First step is to check what address is accessed whenever a write or read to global_variable happens. For that we can use objdump -D -j .text test command to disassemble the code and look at the main function:
0000000000001150 <main>:
1150: 55 push %rbp
1151: 48 89 e5 mov %rsp,%rbp
1154: 48 8b 05 8d 2e 00 00 mov 0x2e8d(%rip),%rax # 3fe8 <global_variable>
115b: c7 00 03 00 00 00 movl $0x3,(%rax)
1161: bf 10 00 00 00 mov $0x10,%edi
1166: e8 d5 fe ff ff call 1040 <XOR#plt>
116b: 89 c6 mov %eax,%esi
116d: 48 8d 3d 90 0e 00 00 lea 0xe90(%rip),%rdi # 2004 <_IO_stdin_used+0x4>
1174: b0 00 mov $0x0,%al
1176: e8 b5 fe ff ff call 1030 <printf#plt>
117b: 31 c0 xor %eax,%eax
117d: 5d pop %rbp
117e: c3 ret
117f: 90 nop
Numbers in the first column are not absolute addresses - instead they are offsets relative to the base address at which the executable will be loaded. For the sake of explanation i will refer to them as "offsets".
The assembly at offset 0x115b and 0x1161 comes directly from the line global_variable = 3; in your code.
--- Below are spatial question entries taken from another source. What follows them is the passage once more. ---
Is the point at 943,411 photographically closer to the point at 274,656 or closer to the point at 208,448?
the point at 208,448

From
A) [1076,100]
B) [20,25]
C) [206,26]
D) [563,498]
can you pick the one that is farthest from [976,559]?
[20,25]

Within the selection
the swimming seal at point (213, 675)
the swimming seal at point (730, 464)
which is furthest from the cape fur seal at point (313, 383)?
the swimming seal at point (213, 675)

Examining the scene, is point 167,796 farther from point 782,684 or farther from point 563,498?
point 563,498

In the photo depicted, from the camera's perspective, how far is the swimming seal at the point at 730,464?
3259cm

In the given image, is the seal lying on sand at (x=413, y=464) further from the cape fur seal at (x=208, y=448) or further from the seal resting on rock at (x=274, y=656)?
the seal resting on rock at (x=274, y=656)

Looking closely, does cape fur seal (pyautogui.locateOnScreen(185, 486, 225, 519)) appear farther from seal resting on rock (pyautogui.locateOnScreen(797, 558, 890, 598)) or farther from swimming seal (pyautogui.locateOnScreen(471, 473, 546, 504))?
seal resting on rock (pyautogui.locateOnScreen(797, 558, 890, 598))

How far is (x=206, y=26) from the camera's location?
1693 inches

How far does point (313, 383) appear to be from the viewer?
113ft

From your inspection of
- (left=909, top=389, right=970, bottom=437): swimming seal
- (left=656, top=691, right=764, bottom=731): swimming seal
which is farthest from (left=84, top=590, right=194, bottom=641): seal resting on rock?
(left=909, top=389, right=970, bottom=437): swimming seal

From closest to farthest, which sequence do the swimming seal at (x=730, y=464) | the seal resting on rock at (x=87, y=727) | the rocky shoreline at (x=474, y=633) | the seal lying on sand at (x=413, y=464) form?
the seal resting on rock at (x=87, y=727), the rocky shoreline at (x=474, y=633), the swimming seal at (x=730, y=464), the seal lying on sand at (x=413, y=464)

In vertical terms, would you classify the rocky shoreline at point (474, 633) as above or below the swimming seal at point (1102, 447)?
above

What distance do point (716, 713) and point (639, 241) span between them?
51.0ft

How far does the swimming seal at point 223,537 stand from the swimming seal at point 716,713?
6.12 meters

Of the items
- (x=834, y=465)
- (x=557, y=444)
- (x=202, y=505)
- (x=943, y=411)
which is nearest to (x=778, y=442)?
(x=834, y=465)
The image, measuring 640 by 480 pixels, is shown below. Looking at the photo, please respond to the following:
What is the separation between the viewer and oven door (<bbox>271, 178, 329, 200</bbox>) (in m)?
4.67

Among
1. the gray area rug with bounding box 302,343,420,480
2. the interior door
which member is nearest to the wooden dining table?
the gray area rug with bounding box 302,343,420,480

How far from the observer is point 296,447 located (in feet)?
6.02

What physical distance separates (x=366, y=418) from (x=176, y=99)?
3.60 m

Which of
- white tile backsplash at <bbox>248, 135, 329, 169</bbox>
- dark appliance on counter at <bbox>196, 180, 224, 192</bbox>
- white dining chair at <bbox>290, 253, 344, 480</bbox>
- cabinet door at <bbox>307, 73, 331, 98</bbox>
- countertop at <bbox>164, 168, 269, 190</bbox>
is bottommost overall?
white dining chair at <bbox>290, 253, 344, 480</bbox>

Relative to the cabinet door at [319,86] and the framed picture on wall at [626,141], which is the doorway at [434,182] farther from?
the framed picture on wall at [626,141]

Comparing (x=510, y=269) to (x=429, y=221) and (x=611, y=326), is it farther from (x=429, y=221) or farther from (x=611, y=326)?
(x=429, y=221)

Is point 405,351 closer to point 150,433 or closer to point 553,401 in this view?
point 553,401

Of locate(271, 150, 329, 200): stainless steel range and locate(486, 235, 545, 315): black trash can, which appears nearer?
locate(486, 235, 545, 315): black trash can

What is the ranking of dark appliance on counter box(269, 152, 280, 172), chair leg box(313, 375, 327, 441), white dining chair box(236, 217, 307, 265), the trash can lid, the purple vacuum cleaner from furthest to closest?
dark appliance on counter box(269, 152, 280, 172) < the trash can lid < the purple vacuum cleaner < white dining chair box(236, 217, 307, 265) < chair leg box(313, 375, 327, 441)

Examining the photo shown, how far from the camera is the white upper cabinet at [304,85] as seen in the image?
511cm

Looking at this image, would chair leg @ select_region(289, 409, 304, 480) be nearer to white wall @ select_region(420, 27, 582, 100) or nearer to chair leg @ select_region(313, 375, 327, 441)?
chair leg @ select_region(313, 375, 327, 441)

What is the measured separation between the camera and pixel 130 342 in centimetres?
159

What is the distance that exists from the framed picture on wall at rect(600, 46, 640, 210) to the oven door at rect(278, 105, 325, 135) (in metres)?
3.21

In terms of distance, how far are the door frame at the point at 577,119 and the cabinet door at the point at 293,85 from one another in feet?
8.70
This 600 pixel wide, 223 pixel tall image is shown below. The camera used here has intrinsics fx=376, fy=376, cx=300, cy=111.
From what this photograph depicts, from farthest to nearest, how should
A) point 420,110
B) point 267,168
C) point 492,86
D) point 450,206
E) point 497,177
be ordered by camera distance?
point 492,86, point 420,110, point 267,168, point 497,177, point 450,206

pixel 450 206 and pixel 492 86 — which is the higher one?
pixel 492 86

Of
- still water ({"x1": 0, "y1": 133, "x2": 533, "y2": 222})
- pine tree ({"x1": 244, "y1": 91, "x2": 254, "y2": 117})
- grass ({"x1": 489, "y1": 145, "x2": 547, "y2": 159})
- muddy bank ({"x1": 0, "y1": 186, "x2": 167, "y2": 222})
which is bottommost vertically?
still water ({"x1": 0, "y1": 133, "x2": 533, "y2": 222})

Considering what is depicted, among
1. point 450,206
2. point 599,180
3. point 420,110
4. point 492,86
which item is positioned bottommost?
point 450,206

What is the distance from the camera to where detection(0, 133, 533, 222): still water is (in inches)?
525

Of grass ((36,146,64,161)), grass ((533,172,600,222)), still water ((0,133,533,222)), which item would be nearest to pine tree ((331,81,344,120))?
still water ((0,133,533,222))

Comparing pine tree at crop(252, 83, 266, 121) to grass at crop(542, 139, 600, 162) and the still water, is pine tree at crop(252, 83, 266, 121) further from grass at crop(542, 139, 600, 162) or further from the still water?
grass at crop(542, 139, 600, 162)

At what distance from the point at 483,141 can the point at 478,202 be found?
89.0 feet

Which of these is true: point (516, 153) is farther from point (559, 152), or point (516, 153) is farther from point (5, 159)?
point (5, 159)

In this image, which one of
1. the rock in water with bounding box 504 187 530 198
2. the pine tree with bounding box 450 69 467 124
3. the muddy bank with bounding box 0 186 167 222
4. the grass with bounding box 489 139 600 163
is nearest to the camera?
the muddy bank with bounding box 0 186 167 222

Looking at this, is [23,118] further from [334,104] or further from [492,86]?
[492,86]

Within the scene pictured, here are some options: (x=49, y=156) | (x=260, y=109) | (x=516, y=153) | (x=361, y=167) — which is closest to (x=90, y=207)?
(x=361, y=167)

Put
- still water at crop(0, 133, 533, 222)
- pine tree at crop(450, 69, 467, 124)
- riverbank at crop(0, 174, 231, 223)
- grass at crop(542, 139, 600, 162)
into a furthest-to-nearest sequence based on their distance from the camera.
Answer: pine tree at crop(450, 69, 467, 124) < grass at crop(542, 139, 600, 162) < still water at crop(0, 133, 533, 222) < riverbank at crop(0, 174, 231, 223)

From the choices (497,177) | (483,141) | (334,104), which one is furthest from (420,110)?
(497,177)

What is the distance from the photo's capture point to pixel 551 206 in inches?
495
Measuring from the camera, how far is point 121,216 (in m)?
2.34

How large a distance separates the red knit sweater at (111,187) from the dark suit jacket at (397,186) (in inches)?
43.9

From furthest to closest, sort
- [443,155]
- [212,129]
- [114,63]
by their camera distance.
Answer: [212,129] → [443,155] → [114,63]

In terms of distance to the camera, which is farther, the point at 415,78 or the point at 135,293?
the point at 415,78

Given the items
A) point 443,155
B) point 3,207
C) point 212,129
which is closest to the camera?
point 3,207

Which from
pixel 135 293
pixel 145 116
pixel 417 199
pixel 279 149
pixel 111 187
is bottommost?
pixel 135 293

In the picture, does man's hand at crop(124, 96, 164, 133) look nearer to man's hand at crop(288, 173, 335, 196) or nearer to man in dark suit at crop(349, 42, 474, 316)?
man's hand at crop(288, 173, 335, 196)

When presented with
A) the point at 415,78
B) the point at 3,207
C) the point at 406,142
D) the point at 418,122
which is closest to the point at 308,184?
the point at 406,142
To confirm that, you could compile the program with -g for debug symbols and invoke objdump with -S. This will display source code above corresponding assembly.
We will focus on what these two instructions are doing. First instruction is a mov of 8 bytes from a location in memory to the rax register. The location in memory is given as relative to the current rip value, offset by a constant 0x2e8d. Objdump already calculated the value for us, and it is equal to 0x3fe8. So this will take 8 bytes present in memory at the 0x3fe8 offset and store them in the rax register.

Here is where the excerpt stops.